実際、シニアツアーで活躍する室田淳や、今もレギュラーにこだわりを見せるジャンボ尾崎も46インチや46.5インチのドライバーを使用している。
一方で、シニアの中にも東聡のように44.5インチのむしろ短尺を使うプロもいる。「46インチとか長いのも試してみたんだけれど、方向性やミート率を考えたら今の長さに落ち着いたんだよね。振り切れるから曲がらずに飛距離も出ていますよ」と東は言う。PGAツアーの選手の中にも短尺プレーヤーは少なくない。
要は自分に合っているかどうかなのだが、リアム・マクロウいわく、その相性を決めるのが、「上腕と前腕どちらが長いか」なのだという。
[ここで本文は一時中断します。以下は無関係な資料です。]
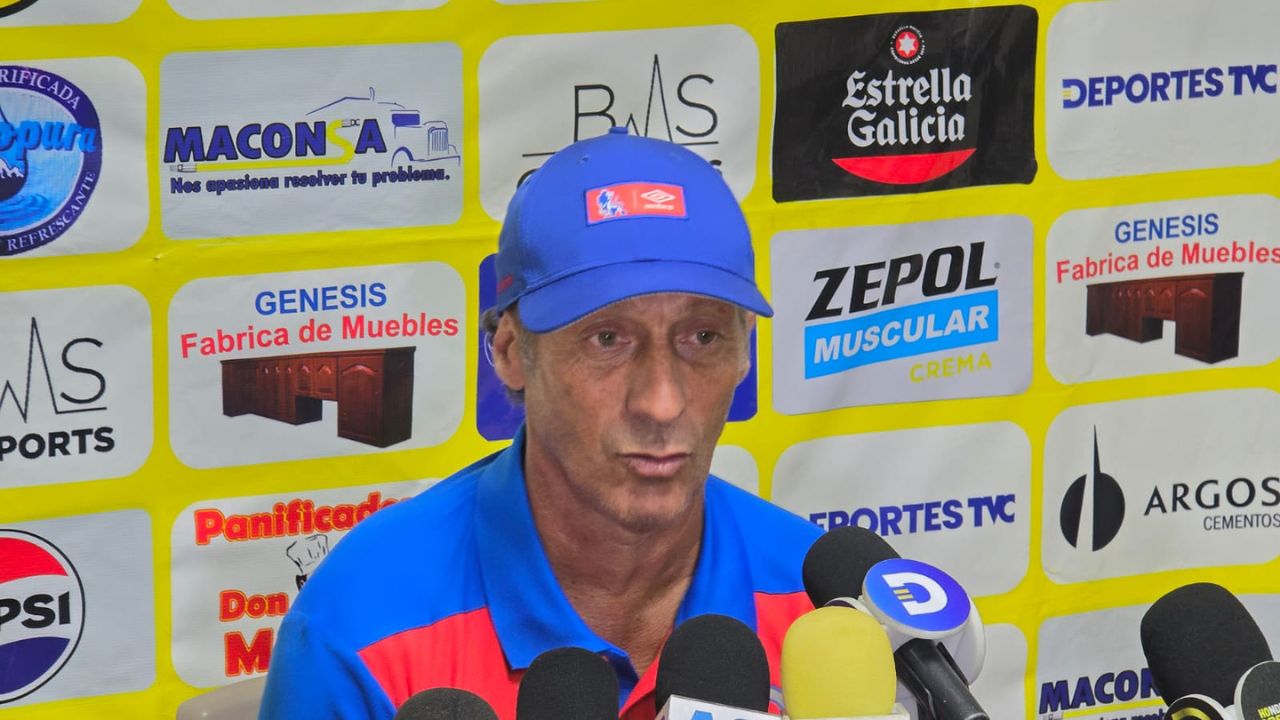 Pedro Troglio brinda la calificación que le da al Olimpia tras triunfo vs Génesis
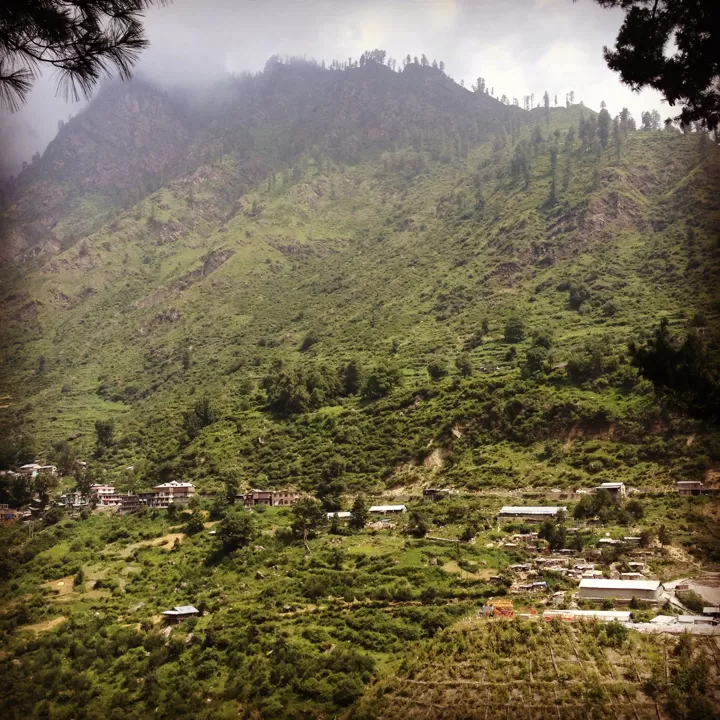 Photo of Kasol, Himachal Pradesh, India by Angad Singh Saluja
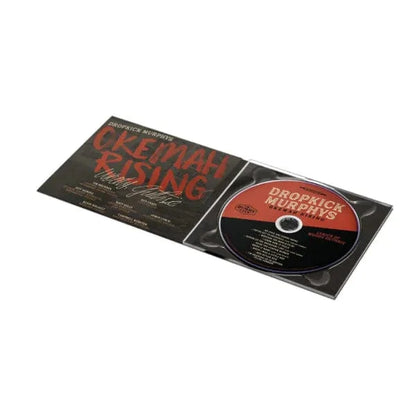 Okemah Rising:   - Dropkick Murphys [CD]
「肩からひじまで(上腕)の長さがひじから手首まで(前腕)の長さよりも長く、かつ軌道がアウトサイドインの人は45インチ以上のドライバーのほうがヘッドスピードも上がるし方向性も良くなります。一方、ひじから先の前腕のほうが長く、かつ軌道がアウトサイドインの人は45インチよりも短いドライバーがマッチしているんです」(マクロウ)

親指を立ててひじを曲げると上腕と前腕の長さの比率がわかる。写真のリアムは前腕が長いタイプ
マクロウたちの検証によるとギアーズ(3Dモーションキャプチャー)やトラックマン(レーダー式弾道計測器)などの機器を使って様々なゴルファーにフィッティングを行ってきた結果、82%の確率で当この“法則”が当てはまることが判明している。

上腕のほうが前腕より長い人は長尺、逆の人は短尺が合う
セミナーを受講したプロゴルファー・中村修はこう解説する。
「前腕が長いと手元が体から離れやすいので、逆の場合に比べてアウトサイドイン軌道になりやすいのかもしれませんね。反対に前腕が上腕に比べて短いということは、それだけ手元が体の近くにキープしやすく、手元が体の近くを通れば必然的にクラブはインサイドから降りやすい。インサイドアウト軌道は入射角が浅くなるので、長尺を扱いやすいというのは納得がいきます」(中村)
飛ぶと聞いて長尺を試してみたけど全然ダメ、という人が一定数いる一方、腕前を問わず長尺クラブを悠々と振れるタイプのプレーヤーもたしかにいる。上手い・下手ではなく、合う・合わないの話なので、まずは一度前腕と上腕どちらが長いかをたしかめてみてはどうだろう。
長尺か、短尺か、「飛ばせる長さ」がわかるはずだ。